Friends,
What fun. As stated, this is a chapter from The Alleged Johnny Real, a novel that I worked on from 2000 to 2006. I have not visited this manuscript in over 11 years, but if I ever finish a third novel, I think this will be it. The context of the story doesn’t matter here; the philosophy is what matters, and yes I really do believe this stuff. Crazy, I know, but I do. This is raw; I only read over enough of it to know what it’s about, but I did see it still has some of my editorial red type. I thought for a second about taking that out, but just for a second. I hope it doesn’t take anything away from this…if that’s possible.
Much love and ceaseless prayer that you have pleasant and blessed 2018.
Paul
***
I keep trying to deny music in the whole story of it all, Frank. Music runs throughout the story of the booze and the bridge. But how can I deny music, Frank? Why would I even try to? I mean, music is at the center of it all, is it not? Not just the jukeboxes in bars and arcades, but all of it, God and everything. The belief that Heaven is waves of music and math, eternal pi, and the soul that goes there becomes a note. To become one with the vibration of a plucked string and then have the string removed. Parallel to the Buddhist thought of the drop into the pool. Total immersion. Atoms big banging all the way, beyond need of brain, opposable thumb, and evolution.
Thinking that, it stands to reason that I would want it all to be about music as much as possible. It certainly helps to write off some of the drinking. That is to say, if I was going to be in bars beating my body with booze, at least I was keeping my soul somewhere closer to the stuff that Heaven’s made of. This is something that see gone from many of my AA fellows; it seems that music left their lives when alcohol did. Not so for me, my friend. It’s almost always on in the house. Between Luisa and I the stereo gets a lot of use, but Santy can really tear it up. He has such diverse tastes. I guess he gets enough Spanish language music from that which Luisa and I play, as he plays English language music almost exclusively. Luisa has influenced his tastes for acts like James Taylor and (other act mentioned in “Chiapaneco Liberation” chapter), and I had passed along the craft and thoughtfulness of The Floyd and the simplicity and showmanship of KISS. (Parallel this sentence adjectively) Then he listens to the contemporary hit music that he gets from the kids at school. Luisa sometimes gets on me because of my liberal acceptance of the music that he comes to own, but I remember how I always loved my mother for not talking shit about music and the other things I was interested in, when my father wouldn’t miss an opportunity to ridicule me and tell me how bad something was for me. Mother’s message, in contrast, was that it didn’t matter what I interacted with in the world, but it mattered how I reacted to those interactions, how I let the external affect me and play on my actions. Maybe Santy will pick up some of that thought and use it to become an accountable person. Besides, the stuff that he brings home really isn’t that bad. I guess it is to a staunchly conservative Catholic woman from Mexico, but from what I know growing up in the States, it’s really pretty tame.

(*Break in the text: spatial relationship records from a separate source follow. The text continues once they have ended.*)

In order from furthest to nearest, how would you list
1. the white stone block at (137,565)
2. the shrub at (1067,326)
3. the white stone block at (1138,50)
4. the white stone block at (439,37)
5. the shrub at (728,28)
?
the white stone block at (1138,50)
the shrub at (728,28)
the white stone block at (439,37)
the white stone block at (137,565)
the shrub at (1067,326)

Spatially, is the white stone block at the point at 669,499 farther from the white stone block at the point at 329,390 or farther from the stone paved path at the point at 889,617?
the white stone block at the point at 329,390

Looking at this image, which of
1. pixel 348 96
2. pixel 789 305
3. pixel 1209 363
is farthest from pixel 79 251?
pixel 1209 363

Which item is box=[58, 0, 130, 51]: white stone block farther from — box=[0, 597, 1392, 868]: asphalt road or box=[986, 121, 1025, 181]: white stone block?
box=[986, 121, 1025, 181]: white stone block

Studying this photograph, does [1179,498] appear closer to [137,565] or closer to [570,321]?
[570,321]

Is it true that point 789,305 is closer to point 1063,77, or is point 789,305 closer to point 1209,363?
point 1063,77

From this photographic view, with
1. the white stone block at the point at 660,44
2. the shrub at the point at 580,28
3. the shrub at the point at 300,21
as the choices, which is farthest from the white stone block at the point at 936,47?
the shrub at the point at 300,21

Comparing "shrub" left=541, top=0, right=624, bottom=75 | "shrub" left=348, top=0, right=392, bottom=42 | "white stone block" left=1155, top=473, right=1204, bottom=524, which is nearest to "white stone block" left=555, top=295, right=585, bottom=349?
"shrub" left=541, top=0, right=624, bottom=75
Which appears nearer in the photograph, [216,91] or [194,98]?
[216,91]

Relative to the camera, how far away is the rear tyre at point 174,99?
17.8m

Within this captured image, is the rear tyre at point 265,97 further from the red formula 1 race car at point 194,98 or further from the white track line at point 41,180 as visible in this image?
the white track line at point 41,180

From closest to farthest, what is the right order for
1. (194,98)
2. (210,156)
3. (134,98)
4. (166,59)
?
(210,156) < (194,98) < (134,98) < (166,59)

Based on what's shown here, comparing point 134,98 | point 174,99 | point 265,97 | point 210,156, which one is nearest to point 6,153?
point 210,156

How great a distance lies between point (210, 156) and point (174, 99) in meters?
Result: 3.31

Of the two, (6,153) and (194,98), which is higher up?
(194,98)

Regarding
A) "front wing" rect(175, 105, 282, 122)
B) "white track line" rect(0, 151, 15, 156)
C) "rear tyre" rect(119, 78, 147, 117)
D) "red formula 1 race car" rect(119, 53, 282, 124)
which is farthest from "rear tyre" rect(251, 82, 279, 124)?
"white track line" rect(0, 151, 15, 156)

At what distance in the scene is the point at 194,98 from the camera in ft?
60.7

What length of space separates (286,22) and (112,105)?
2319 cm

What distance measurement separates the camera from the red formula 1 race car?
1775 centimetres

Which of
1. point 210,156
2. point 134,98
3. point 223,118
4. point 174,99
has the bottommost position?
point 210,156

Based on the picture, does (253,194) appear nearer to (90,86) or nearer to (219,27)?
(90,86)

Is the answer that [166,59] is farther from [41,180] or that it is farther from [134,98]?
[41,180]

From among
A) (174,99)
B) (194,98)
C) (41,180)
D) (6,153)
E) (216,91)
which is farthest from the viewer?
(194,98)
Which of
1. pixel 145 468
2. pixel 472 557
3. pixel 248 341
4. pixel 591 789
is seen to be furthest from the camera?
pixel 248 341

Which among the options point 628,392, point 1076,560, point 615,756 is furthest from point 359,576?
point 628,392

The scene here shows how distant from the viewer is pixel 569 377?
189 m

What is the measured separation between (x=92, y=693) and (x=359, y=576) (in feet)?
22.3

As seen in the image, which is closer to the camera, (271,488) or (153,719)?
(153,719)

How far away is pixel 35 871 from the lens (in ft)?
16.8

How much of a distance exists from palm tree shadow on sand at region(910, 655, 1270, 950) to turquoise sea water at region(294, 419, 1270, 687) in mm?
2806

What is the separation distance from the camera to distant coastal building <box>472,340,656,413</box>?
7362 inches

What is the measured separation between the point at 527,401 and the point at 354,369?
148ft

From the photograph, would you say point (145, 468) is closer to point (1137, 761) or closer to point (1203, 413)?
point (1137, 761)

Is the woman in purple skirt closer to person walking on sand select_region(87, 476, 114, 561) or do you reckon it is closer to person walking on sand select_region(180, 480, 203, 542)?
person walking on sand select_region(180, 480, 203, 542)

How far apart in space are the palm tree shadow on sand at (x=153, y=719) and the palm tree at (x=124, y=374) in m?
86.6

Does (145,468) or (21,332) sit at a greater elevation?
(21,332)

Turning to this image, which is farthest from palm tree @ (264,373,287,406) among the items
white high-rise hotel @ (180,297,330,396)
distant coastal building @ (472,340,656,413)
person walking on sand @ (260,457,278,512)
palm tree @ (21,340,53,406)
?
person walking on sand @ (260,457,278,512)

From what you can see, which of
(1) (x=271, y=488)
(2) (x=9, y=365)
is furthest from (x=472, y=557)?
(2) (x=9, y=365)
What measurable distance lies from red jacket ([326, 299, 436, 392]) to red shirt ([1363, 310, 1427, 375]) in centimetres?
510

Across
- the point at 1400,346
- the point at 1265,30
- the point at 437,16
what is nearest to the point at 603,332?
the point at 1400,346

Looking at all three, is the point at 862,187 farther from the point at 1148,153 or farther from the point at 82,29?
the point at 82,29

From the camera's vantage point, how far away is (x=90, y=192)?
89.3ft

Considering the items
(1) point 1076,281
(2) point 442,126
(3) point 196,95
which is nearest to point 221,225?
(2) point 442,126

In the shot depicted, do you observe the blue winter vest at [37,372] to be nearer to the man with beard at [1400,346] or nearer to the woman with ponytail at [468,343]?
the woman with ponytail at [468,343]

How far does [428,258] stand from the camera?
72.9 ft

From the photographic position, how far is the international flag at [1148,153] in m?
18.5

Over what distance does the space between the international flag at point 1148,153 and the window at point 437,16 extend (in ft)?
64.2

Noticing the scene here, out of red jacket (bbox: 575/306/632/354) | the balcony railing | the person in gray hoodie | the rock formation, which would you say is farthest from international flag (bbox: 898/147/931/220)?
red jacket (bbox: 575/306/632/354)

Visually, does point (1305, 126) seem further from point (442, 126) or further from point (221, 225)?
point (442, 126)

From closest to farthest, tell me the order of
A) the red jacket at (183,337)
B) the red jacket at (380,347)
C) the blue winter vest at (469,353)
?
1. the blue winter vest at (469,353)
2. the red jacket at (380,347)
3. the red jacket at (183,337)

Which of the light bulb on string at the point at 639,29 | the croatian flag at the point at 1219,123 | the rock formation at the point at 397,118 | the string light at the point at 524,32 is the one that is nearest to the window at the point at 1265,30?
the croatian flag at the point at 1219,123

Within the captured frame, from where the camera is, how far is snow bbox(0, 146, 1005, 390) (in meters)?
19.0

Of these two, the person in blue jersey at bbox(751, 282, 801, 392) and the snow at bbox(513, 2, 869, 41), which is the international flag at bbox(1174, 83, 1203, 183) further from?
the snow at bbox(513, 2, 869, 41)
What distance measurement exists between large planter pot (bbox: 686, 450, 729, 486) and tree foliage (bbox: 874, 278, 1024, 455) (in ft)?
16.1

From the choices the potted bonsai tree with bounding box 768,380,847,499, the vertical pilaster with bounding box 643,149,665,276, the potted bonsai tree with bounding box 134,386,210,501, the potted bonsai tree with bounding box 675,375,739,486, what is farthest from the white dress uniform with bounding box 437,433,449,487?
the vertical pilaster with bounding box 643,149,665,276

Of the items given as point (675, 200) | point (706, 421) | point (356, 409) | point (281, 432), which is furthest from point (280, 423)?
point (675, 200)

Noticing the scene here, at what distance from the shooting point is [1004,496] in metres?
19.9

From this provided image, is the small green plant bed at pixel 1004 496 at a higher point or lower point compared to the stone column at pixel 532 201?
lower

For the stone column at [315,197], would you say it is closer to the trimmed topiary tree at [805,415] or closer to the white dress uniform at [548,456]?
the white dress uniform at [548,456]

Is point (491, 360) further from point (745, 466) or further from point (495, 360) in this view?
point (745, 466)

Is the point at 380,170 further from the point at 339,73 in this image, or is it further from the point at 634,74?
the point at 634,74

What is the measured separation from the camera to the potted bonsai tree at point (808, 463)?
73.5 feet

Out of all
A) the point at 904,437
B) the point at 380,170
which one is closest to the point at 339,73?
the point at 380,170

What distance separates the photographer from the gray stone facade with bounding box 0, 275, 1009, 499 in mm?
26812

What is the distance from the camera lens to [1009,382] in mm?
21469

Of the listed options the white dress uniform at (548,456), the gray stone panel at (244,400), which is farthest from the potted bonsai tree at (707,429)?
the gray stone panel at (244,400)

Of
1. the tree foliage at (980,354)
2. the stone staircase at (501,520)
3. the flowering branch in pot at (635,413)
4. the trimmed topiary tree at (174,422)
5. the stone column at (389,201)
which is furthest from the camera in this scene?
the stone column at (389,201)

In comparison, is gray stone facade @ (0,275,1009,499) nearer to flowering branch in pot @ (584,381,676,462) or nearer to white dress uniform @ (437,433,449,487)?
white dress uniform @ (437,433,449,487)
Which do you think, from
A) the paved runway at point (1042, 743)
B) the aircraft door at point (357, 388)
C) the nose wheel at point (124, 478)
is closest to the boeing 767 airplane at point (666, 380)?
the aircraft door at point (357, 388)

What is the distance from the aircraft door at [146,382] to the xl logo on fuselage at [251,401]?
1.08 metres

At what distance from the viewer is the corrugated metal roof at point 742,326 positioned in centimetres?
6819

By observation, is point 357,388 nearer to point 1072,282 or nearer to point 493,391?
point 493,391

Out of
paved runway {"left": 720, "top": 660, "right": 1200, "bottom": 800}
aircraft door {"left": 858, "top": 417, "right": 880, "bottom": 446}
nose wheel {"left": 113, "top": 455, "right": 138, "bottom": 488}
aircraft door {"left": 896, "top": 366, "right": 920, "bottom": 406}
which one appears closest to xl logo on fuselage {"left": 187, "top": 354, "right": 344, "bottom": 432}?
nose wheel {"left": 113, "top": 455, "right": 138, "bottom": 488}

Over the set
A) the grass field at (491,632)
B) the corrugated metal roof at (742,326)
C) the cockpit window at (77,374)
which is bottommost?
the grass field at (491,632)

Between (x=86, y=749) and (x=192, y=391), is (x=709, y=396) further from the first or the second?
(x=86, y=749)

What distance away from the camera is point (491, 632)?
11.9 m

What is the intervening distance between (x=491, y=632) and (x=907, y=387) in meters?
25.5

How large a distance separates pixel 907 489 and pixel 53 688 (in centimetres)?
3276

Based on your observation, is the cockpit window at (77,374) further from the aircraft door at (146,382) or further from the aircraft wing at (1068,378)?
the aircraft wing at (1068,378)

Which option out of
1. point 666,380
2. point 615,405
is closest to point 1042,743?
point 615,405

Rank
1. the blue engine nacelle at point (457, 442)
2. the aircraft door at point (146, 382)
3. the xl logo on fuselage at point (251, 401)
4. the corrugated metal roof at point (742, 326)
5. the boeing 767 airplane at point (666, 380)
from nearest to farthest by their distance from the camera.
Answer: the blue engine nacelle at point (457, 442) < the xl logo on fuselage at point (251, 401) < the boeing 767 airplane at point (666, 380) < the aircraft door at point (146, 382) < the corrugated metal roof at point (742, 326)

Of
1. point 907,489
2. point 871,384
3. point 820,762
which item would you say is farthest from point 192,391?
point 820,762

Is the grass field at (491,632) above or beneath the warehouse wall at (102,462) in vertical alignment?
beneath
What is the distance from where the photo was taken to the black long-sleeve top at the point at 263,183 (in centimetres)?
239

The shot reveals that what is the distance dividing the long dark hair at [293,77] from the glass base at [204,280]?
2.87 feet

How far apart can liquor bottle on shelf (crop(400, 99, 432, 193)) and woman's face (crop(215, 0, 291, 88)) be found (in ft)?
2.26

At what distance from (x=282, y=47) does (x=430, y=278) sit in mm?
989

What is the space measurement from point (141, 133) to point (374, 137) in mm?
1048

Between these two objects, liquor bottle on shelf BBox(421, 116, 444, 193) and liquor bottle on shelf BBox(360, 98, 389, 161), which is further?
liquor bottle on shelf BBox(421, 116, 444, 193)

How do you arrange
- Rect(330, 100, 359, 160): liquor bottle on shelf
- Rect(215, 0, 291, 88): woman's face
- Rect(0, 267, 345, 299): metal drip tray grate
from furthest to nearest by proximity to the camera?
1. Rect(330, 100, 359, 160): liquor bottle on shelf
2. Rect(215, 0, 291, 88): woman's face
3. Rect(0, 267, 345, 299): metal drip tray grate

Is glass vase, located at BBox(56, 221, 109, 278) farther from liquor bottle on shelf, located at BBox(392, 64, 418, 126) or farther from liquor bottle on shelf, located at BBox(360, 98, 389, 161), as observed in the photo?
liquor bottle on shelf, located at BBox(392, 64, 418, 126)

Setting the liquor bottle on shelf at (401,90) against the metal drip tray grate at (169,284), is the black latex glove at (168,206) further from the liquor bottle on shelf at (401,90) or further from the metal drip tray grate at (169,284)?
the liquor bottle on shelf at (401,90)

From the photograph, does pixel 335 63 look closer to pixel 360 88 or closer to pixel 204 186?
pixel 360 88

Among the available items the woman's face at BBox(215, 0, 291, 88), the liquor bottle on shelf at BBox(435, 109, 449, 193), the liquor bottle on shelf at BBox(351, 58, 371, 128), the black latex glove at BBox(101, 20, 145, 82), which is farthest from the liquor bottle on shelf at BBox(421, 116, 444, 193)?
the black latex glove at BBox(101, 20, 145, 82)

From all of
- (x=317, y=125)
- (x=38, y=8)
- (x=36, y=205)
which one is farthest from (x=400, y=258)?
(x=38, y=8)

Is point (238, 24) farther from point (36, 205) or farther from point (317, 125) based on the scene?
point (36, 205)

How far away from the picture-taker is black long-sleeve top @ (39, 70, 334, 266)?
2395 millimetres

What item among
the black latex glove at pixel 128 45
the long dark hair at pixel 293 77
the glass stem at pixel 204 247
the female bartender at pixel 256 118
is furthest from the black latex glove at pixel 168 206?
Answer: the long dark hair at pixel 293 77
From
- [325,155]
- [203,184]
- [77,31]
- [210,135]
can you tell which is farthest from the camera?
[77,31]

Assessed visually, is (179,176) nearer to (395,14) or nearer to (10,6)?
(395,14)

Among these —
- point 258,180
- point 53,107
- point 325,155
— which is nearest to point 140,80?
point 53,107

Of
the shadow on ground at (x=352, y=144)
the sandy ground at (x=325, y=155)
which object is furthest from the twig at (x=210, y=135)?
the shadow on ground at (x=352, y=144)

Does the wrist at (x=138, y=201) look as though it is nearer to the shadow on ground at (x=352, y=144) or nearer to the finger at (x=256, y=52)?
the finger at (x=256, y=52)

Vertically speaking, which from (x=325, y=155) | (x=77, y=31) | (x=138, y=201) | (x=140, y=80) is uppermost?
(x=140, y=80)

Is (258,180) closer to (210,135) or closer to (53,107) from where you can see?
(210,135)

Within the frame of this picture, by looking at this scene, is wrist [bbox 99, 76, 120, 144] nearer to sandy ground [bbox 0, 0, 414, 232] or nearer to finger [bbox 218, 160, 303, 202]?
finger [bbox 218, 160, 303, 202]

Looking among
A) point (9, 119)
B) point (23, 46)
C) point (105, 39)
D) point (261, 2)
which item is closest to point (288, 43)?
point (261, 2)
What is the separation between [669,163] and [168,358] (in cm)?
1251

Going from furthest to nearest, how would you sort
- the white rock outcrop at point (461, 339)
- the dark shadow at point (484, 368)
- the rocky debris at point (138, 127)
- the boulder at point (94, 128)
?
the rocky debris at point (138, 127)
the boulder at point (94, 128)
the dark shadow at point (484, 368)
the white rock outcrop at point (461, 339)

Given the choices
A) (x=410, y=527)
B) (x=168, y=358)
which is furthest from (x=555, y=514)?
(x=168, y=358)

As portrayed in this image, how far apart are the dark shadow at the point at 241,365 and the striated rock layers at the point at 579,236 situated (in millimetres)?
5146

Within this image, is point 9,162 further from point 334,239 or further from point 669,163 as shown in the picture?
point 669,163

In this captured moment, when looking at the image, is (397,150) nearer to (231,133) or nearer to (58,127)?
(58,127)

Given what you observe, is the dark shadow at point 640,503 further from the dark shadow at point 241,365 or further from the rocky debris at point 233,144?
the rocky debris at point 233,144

You’ve only been dead about eight years now, Frank, but you possibly could imagine how much the pop music scene has degraded in that time. No, even you probably couldn’t have predicted such a drastic decline in music. I’m not talking about the actual music itself; to me, music’s music, strings of notes for the purpose of creating rhythm. It doesn’t have to be pretty or complex, but just that, notes strung together to create a rhythm. I’ve heard nothing from the contemporary popular music scene that has failed to meet that criteria. Where the scene has degraded has been the lyrical themes. Rap and hip-hop have almost completely taken over the scene, and the themes are simply scandalous, to match the lives of a lot of the performers. Brazen hedonism and unconscious materialism, reminiscent of that of the decade of the 80s, seems to be running throughout the world of big name celebrity, and sex and ownership are the central themes of even the most mainstream artists.
Santy does a pretty decent job of staying away from the worst of it. He brings some decently risqué stuff into the house, but since I sometimes route the music he’s playing to the house speakers—I can do that—I guess he keeps it pretty clean. Luisa can still be heard to utter a pained whisper of resigned prayer of “Jesus” occasionally, while wiping the able or stirring a pot, but I haven’t heard anything that’s too bad. I guess we’d talk if I did, but I still don’t think I would tell him that he couldn’t listen to anything.
And why would I tell him not listen to a certain piece of music? Wouldn’t that be to ask him to deny himself of just one more opportunity to mix himself with some of that eternal pi, that song stuff that Heaven’s made of?
When I think of the music of my life, commingled with the drinking, I sometimes wonder if the music was somehow responsible for the drinking, or if the drinking was somehow responsible for the music. Did I drink because bars usually had music playing, or did I stay attached to music because I happened to spend a lot of time in bars? Thank God I remind myself quickly that it doesn’t matter, since it truly is an unanswerable question.